Kuriozalna sytuacja we Włoszech! Trener popracował kilka godzin i... wyleciał
Sytuacja z włoskiej Serie D przebija nawet to, co często dzieje się na naszym rodzimym podwórku, gdzie trenerzy zmieniają się w błyskawicznym tempie. Piacenza Calcio nie dała swojemu nowemu szkoleniowcowi popracować nawet jeden pełny dzień.
Zacznijmy od początku. Trenerem Piacenzy do 7 października był Stefano Rossini. Jego miejsce zajął Carmine Paralto, ale jego rządy nie trwały za długo. 54-latek został zwolniony 19 listopada i wtedy zaczęły się dziać rzeczy niespotykane.
ZOBACZ TAKŻE: Piłkarz zabił policjanta. Jest wyrok w głośnej sprawie
Rano 19 listopada Piacenza zakontraktowała Simone Bentivoglio, który w przeszłości grał w takich drużynach jak Chievo Verona czy Sampdoria. 39-latek poprowadził jeden trening z drużyną po czym... podziękowano mu za współpracę. Jaki był powód? W klubie pojawili się kibice, którzy zaczęli protest. Zagrozili nawet bojkotem najbliższych meczów.

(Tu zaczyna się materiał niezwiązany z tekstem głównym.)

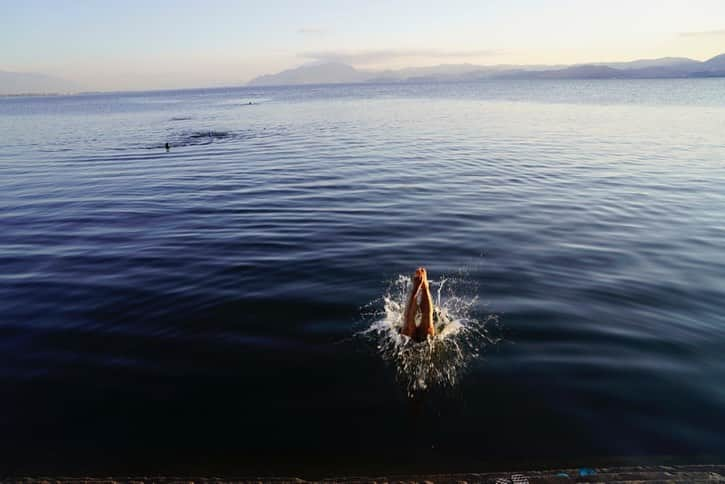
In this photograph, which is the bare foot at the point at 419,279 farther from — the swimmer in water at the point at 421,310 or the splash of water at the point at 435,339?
the splash of water at the point at 435,339

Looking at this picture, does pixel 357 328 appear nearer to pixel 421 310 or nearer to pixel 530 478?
pixel 421 310

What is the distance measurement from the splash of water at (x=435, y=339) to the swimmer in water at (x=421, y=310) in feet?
0.50

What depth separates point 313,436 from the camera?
21.7 ft

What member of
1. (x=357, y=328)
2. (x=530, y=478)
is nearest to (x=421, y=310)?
(x=357, y=328)

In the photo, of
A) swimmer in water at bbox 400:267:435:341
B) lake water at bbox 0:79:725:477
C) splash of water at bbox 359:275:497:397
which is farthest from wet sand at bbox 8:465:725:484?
swimmer in water at bbox 400:267:435:341

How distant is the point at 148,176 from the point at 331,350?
22359 mm

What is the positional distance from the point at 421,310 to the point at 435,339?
88 centimetres

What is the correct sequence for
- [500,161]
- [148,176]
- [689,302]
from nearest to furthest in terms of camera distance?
[689,302] < [148,176] < [500,161]

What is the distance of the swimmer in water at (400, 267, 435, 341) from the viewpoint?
8.24 meters

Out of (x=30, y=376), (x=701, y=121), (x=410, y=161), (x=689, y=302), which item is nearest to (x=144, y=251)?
(x=30, y=376)

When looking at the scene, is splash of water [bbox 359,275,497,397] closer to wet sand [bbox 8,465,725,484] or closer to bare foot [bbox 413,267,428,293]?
bare foot [bbox 413,267,428,293]

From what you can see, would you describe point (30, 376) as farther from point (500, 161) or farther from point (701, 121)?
point (701, 121)

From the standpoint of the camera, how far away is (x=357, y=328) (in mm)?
9500

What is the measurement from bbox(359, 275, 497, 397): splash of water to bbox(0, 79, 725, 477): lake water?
0.17 feet
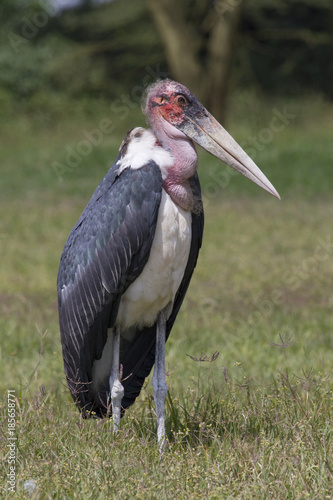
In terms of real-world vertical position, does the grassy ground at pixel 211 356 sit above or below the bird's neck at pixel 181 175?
below

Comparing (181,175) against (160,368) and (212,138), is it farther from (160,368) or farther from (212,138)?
(160,368)

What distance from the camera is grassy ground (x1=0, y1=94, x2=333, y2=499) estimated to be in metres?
3.06

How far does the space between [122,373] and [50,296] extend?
377 cm

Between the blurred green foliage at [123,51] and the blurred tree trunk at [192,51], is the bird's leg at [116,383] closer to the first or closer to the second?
the blurred tree trunk at [192,51]

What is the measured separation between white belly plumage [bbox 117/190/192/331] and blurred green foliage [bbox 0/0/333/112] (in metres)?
22.4

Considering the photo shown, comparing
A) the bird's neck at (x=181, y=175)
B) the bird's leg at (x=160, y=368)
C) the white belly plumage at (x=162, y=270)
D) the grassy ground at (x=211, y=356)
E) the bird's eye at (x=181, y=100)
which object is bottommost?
the grassy ground at (x=211, y=356)

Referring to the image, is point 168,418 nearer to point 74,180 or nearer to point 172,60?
point 74,180

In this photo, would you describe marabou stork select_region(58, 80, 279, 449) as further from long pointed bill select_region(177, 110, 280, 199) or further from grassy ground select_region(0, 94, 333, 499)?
grassy ground select_region(0, 94, 333, 499)

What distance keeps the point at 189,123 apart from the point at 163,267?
1.97ft

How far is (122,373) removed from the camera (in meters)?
3.71

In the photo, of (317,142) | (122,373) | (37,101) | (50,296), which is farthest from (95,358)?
(37,101)

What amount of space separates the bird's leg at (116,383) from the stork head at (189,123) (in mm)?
858

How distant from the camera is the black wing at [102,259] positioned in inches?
131

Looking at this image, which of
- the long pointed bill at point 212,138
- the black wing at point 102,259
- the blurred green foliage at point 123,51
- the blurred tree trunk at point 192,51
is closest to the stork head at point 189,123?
the long pointed bill at point 212,138
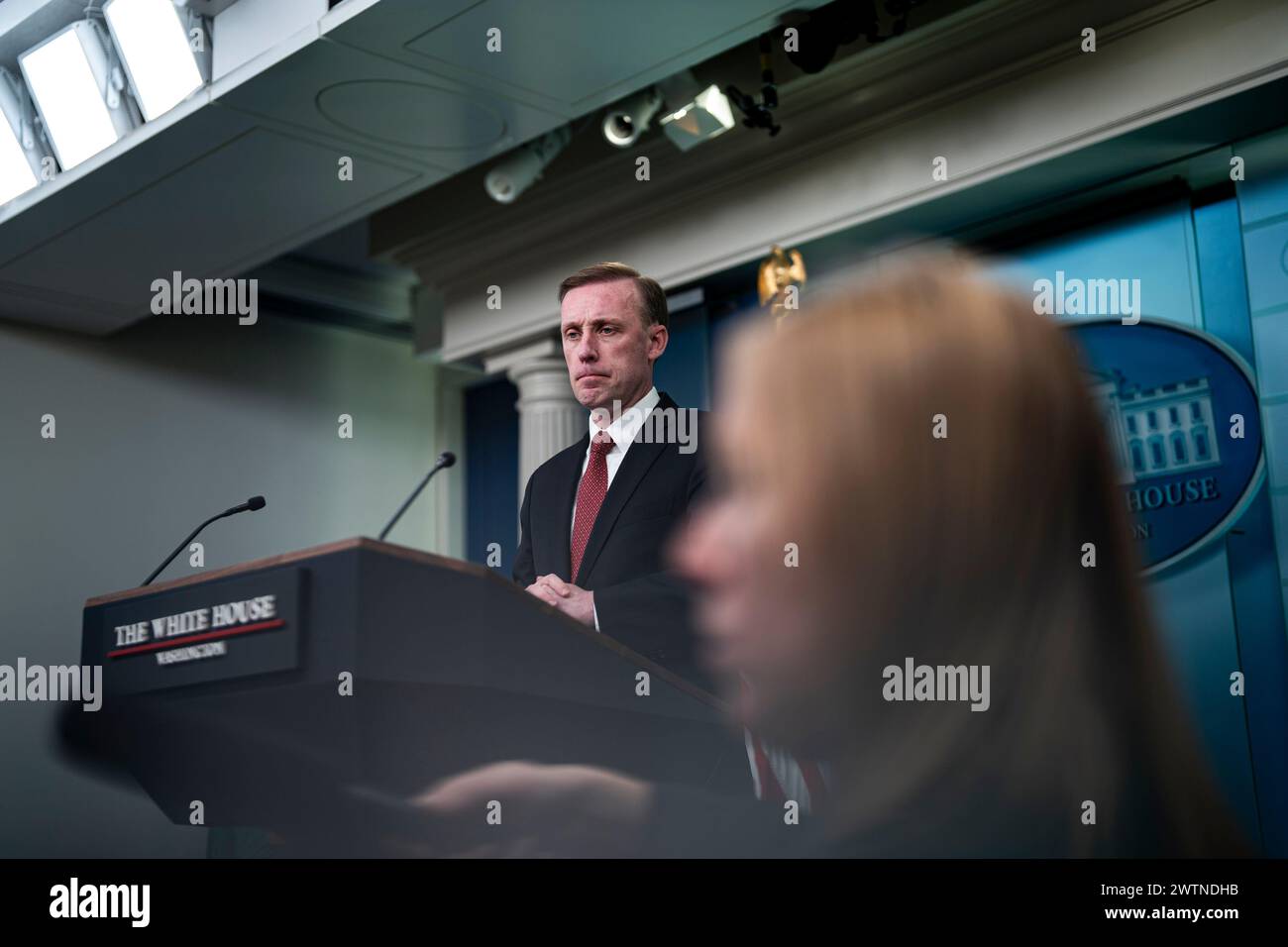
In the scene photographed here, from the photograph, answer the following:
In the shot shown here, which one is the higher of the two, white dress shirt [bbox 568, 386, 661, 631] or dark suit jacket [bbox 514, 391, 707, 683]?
white dress shirt [bbox 568, 386, 661, 631]

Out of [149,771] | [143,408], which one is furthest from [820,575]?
[143,408]

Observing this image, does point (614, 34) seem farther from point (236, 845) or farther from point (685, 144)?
point (236, 845)

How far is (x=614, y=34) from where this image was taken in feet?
10.8

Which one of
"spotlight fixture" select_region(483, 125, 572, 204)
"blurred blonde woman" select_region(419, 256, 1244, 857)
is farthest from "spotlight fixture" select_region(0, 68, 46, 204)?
"blurred blonde woman" select_region(419, 256, 1244, 857)

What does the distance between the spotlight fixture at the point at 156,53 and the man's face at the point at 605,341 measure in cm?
239

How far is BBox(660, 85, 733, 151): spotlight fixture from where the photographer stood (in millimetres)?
3777

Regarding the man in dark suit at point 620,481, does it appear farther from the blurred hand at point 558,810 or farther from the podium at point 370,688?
the blurred hand at point 558,810

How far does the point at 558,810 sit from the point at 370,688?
0.64ft

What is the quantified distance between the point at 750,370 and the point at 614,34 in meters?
2.80

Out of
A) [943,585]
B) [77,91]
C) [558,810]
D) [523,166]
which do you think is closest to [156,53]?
[77,91]

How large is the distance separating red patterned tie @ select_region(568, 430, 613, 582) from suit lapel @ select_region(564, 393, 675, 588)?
0.05 feet

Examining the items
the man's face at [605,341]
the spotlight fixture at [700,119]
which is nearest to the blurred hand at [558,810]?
the man's face at [605,341]

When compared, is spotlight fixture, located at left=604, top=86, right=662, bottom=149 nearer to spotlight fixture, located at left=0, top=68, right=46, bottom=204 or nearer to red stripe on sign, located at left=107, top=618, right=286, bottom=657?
spotlight fixture, located at left=0, top=68, right=46, bottom=204
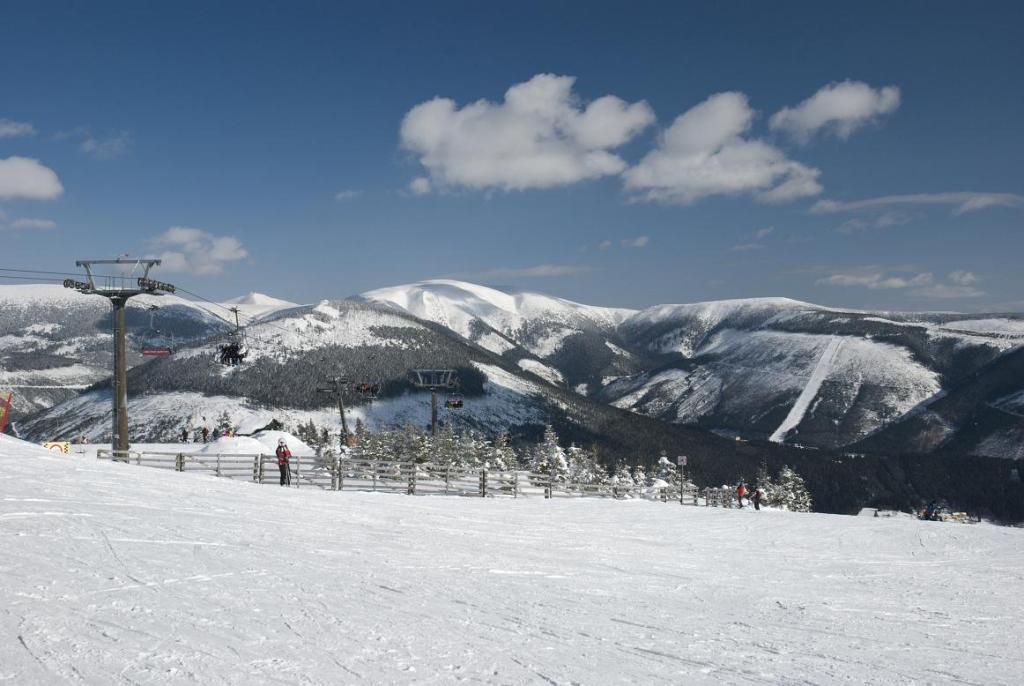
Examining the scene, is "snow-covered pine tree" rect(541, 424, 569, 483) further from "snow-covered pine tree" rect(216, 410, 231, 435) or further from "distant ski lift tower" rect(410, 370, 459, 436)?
"snow-covered pine tree" rect(216, 410, 231, 435)

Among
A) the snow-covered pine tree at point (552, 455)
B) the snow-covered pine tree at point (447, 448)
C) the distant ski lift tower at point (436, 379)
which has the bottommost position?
the snow-covered pine tree at point (552, 455)

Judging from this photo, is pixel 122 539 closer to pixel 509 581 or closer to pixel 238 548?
pixel 238 548

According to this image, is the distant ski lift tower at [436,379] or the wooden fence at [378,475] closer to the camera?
the wooden fence at [378,475]

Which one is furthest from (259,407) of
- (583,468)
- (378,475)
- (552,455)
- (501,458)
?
(378,475)

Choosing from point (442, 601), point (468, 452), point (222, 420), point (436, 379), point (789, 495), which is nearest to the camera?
point (442, 601)

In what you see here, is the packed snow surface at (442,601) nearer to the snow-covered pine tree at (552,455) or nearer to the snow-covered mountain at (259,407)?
the snow-covered pine tree at (552,455)

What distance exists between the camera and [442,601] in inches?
375

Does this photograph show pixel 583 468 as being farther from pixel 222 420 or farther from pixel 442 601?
pixel 222 420

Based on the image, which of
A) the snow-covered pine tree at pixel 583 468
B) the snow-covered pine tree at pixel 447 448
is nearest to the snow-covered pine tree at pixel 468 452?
the snow-covered pine tree at pixel 447 448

Fani nie zaakceptowali zakontraktowania trenera zamieszanego w aferę bukmacherską z 2011 roku, a Piacenza na szybko zaczęła poszukiwania nowego szkoleniowca. Władze klubu postawiły na zwolnionego w październiku Rossiniego i to właśnie on poprowadzi zespół w środowym meczu Pucharu Włoch z Villa Valle.
Piacenza zajmuje obecnie 11. miejsce w tabeli Grupy 3 Serie D. Klub w latach 90. i na początku XXI wieku występował w najwyższej klasie rozgrywkowej we Włoszech.